No fundo é mais importante parecer do que ser. Esta reflexão tem a ver com algumas pessoas que utilizam estas frase para denegrir outras, pondo em causa as suas posições e respeitabilidade. Resta saber se muitos dos que a utilizam, e que aparentam ser honestos, o serão na realidade. Se forem, muito bem, os meus parabéns, continuem, porque bem precisamos de pessoas assim, se não forem, então, o melhor é estarem calados.
Quem não deverá gostar muito destes abusos é a Pompeia Julia, que deve habitar ainda o céu dos romanos. Muitos falam dela e nem sabem o seu nome, o que é muito chato. Saber se pôs ou não os cornos ao Júlio César, o que é muito aborrecido para um imperador que foi dono de meio mundo, continua em aberto. Não sei se o uso da coroa de folhas de loureiro era para mostrar a sua divindade ou para esconder eventuais excrescências. Imaginem que Pompeia foi mesmo uma adúltera, o que é que poderia ter acontecido? Hoje ninguém falaria dela e o império romano poderia ter-se desagregado mais cedo, fazendo fé de que o Júlio cornudo entraria em melancolia e como não tinha meios para a tratar, ia fazendo uma guerra aqui, outra acolá, aliás como andou a fazer, só que, deprimido, perderia o bom-senso estratégico que o caracterizava e desse modo sairia derrotado. Digo isto no pressuposto de que lhe aconteceria algo parecido às atribulações do chifrudo rei da Dinamarca, Christian IV, um bêbado incorrigível, que conseguiu que o seu reino perdesse toda a importância internacional assim como grande parte dos territórios. Sempre que desconfiava que a mulher o havia traído, caía numa melancolia profunda. Para combater a dor arranjava uma guerra que, invariavelmente, perdia. Como a mulher traía-o com frequência é fácil de ver as consequências.

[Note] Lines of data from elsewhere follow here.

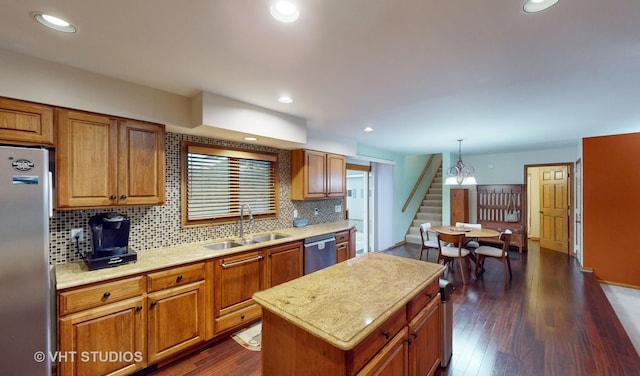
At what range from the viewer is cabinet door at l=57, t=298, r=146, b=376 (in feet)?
5.59

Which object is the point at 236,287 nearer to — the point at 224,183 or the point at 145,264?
the point at 145,264

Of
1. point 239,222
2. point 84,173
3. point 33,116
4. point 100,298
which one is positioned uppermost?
point 33,116

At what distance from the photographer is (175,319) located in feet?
7.10

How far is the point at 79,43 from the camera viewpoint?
65.1 inches

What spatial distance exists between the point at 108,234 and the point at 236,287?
1.18m

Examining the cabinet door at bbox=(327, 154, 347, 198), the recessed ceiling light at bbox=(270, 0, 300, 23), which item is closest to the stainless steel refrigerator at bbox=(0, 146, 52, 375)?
the recessed ceiling light at bbox=(270, 0, 300, 23)

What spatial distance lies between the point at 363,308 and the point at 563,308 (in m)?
3.38

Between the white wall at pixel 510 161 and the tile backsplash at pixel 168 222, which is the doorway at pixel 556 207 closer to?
the white wall at pixel 510 161

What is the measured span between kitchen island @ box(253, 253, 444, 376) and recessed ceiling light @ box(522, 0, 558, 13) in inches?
65.4

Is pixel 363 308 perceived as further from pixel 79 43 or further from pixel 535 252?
pixel 535 252

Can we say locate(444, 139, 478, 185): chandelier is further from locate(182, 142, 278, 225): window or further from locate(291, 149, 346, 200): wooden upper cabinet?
locate(182, 142, 278, 225): window

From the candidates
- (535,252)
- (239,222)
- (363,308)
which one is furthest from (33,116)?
(535,252)

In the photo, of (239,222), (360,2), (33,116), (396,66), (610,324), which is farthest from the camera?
(239,222)

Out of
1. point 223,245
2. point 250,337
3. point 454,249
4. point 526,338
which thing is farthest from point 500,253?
point 223,245
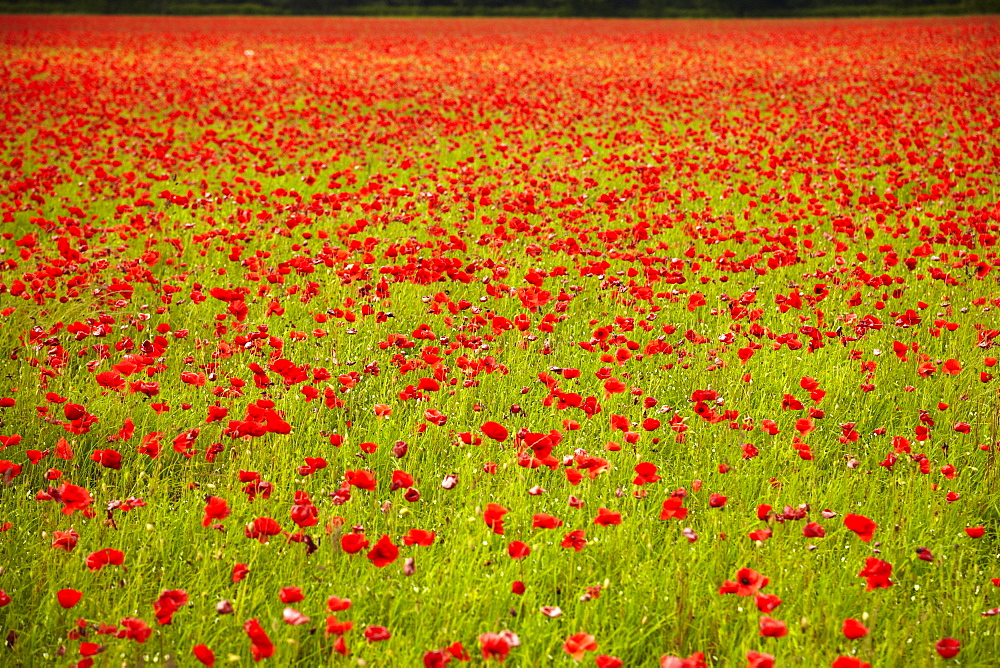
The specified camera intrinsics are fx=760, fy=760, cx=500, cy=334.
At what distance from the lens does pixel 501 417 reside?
142 inches

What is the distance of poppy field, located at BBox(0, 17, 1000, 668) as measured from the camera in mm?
2354

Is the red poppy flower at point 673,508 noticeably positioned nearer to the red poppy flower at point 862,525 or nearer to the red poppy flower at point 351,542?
the red poppy flower at point 862,525

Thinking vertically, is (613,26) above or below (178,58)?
above

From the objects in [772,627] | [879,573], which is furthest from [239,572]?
[879,573]

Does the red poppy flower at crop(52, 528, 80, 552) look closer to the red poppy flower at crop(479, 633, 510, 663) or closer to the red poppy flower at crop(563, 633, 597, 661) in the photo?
the red poppy flower at crop(479, 633, 510, 663)

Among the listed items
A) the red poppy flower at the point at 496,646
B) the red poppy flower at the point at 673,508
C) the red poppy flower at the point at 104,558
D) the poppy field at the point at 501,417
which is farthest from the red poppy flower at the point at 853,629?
the red poppy flower at the point at 104,558

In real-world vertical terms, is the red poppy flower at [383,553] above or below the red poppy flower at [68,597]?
above

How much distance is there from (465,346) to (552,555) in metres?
1.71

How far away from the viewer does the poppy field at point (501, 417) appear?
7.72 ft

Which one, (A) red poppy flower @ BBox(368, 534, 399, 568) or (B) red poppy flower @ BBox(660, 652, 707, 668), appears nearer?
(B) red poppy flower @ BBox(660, 652, 707, 668)

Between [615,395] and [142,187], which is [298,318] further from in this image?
[142,187]

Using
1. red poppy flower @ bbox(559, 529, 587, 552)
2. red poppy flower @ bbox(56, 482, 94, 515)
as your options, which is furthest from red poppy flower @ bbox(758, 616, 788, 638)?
red poppy flower @ bbox(56, 482, 94, 515)

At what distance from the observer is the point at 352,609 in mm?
2398

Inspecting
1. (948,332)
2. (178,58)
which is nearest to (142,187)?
(948,332)
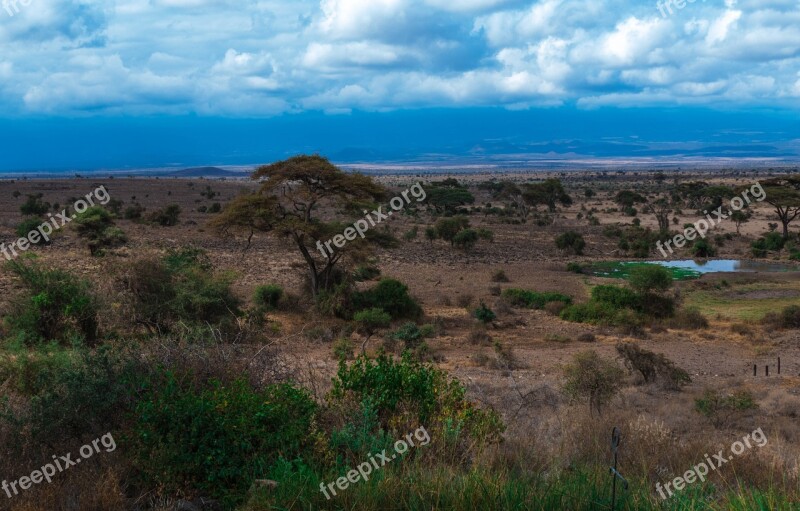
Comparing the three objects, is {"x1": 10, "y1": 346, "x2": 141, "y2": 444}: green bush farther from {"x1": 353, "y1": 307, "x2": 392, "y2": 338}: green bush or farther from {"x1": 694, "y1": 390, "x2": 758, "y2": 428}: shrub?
{"x1": 353, "y1": 307, "x2": 392, "y2": 338}: green bush

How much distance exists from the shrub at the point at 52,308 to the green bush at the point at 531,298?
14394 millimetres

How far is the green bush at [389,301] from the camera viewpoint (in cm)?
2166

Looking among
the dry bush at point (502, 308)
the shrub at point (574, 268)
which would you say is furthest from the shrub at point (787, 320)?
the shrub at point (574, 268)

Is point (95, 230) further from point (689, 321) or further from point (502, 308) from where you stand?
point (689, 321)

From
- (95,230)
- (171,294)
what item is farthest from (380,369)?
(95,230)

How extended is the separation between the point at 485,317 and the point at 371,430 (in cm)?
1549

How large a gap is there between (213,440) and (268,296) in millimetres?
17288

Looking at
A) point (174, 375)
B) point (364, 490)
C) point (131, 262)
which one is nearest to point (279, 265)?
point (131, 262)

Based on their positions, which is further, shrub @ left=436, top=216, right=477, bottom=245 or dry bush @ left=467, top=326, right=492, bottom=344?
shrub @ left=436, top=216, right=477, bottom=245

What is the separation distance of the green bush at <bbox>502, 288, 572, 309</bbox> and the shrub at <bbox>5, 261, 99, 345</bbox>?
14394 millimetres

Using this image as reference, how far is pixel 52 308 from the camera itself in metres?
14.9

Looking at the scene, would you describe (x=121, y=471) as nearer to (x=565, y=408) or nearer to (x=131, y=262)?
(x=565, y=408)

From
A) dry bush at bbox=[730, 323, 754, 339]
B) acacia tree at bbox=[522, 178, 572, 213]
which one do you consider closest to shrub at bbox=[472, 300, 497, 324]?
dry bush at bbox=[730, 323, 754, 339]

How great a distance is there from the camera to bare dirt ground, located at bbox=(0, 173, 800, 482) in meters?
11.5
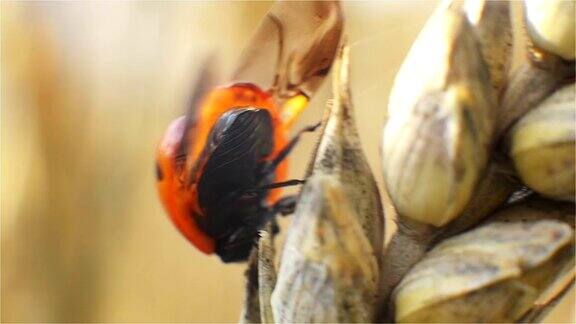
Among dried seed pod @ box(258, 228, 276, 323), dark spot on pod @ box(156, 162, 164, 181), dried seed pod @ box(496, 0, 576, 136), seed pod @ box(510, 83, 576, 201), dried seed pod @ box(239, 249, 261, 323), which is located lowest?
dried seed pod @ box(239, 249, 261, 323)

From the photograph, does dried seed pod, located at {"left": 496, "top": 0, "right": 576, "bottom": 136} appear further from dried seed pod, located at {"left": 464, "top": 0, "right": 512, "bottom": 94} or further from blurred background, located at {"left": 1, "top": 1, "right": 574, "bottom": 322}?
blurred background, located at {"left": 1, "top": 1, "right": 574, "bottom": 322}

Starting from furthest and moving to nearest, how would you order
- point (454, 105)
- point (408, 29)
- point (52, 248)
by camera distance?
point (52, 248) → point (408, 29) → point (454, 105)

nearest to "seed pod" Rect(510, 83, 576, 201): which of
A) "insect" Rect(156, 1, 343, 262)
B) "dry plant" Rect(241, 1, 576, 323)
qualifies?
"dry plant" Rect(241, 1, 576, 323)

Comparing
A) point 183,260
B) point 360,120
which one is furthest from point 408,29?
point 183,260

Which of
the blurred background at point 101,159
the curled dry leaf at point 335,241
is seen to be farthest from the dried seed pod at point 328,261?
the blurred background at point 101,159

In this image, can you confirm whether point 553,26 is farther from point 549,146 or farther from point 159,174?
point 159,174

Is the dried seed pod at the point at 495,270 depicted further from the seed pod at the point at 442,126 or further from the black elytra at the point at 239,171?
the black elytra at the point at 239,171

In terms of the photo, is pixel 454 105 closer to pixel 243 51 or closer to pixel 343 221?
pixel 343 221
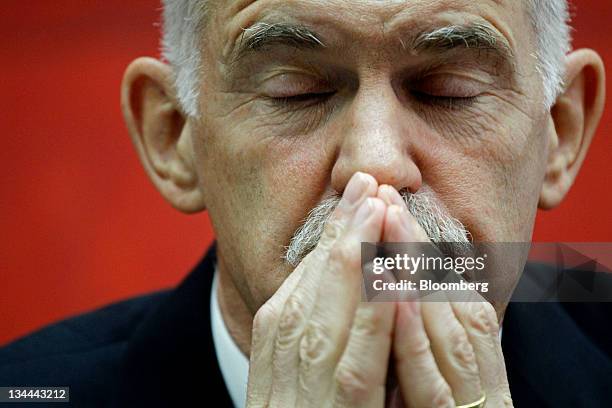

Júlio César conseguiu descartar-se da vergonha de ser traído pela mulher aos olhos do povo e contribuiu para a criação de uma máxima que vale o que vale, mas que muitas vezes vale mesmo pouco, sobretudo quando é utilizada com certos propósitos pouco confessáveis, e quem sabe se os eventuais honestos, que aparentam o aspeto da maior respeitabilidade, o serão na realidade.
Cá para mim aposto mais na hipótese de que Pompeia Julia deverá ter mesmo posto os cornos ao grande César.
É a vida Júlio, é a vida. A tua frase não me convenceu. Hum! Nem um pouco.